"Il n'est jamais trop tard pour bien faire."
Ce qui est vrai pour un individu l'est-il pour un Etat? On peut se le demander.
La France ne se porte pas bien. Le constat est vite dressé. La croissance est en panne. N'en déplaise aux partisans de la décroissance, cela signifie "chômage, pauvreté et morosité".
On accuse le libéralisme et le capitalisme de cette panne, mais l'accusation est-elle pertinente quand, en France, en 2013, les dépenses publiques représentent 57,1% du PIB, les recettes publiques 52,8% et la dette publique 93,5%?
Cécile Philippe cite un grand nombre d'études qui arrivent à cette conclusion qu'il y a "un lien négatif entre dépenses publiques et croissance économique".
Comment ce lien peut-il être établi?
La taxation et l'endettement permettent de financer les dépenses publiques.
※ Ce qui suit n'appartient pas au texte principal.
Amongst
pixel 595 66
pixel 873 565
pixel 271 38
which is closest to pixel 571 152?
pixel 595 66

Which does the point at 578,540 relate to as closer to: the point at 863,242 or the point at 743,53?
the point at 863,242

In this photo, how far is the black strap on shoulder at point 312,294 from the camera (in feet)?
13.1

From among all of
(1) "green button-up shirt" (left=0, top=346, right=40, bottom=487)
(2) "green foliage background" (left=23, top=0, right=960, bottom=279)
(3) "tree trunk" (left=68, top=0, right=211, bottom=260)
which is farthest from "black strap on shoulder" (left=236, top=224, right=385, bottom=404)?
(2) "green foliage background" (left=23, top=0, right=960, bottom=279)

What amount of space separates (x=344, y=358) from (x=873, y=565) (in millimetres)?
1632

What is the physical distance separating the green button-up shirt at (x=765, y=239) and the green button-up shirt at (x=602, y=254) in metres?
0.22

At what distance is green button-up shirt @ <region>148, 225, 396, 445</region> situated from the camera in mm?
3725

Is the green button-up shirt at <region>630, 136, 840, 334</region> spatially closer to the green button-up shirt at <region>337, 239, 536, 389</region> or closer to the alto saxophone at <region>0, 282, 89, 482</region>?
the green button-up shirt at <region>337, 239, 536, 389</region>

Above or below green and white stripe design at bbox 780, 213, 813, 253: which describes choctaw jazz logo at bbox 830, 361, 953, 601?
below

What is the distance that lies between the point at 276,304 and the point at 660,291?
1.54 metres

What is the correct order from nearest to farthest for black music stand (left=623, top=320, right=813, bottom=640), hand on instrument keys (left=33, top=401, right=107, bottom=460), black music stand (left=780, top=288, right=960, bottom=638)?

Or, il ne faut pas seulement tenir compte des coûts divers de son recouvrement par l'Etat et des coûts divers subis par les privés, mais aussi des incitations contre-productives qu'elle engendre chez ces derniers.
La taxation et l'endettement permettent d'effacer les pertes de l'Etat, ce qui évite aux politiques et aux bureaucrates de mener un calcul économique, mais ce ne sont évidemment pas des incitations à faire un usage efficace des ressources dont ils disposent.
Cécile Philippe peut écrire: "La croissance de l'Etat n'est donc pas forcément gage de croissance économique et au contraire, elle peut nuire à un développement durable de l'économie. Dans le même temps, la vie économique est régulièrement entravée par des crises financières qui peuvent légitimer la croissance de l'Etat pour la secourir."
Cécile Philippe fait un rappel historique des crises financières qui émaillent les dernières décennies du XXe siècle et les débuts du XXIe.
Pourquoi ont-elles eu lieu? Et pourquoi ont-elles et auront-elles lieu?
Pour les économistes mainstream, "le développement d'un pessimisme irrationnel au sein du secteur privé pourrait être une des raisons de l'émergence périodique des crises":
"Pour les surmonter, une intervention publique contra-cyclique serait nécessaire."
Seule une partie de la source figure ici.